--- Begin Entries supplied ---

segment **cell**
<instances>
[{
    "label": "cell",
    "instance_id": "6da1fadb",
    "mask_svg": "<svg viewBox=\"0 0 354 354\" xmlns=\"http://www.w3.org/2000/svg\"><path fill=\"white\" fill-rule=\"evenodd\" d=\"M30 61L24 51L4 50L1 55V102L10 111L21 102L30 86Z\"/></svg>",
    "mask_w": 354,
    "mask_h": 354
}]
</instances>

--- End Entries supplied ---

Aim: Can you rename "label" to "category" everywhere in the items above and leave everything else unchanged?

Final answer:
segment **cell**
<instances>
[{
    "category": "cell",
    "instance_id": "6da1fadb",
    "mask_svg": "<svg viewBox=\"0 0 354 354\" xmlns=\"http://www.w3.org/2000/svg\"><path fill=\"white\" fill-rule=\"evenodd\" d=\"M30 61L24 51L4 50L1 55V102L10 111L21 102L30 86Z\"/></svg>",
    "mask_w": 354,
    "mask_h": 354
}]
</instances>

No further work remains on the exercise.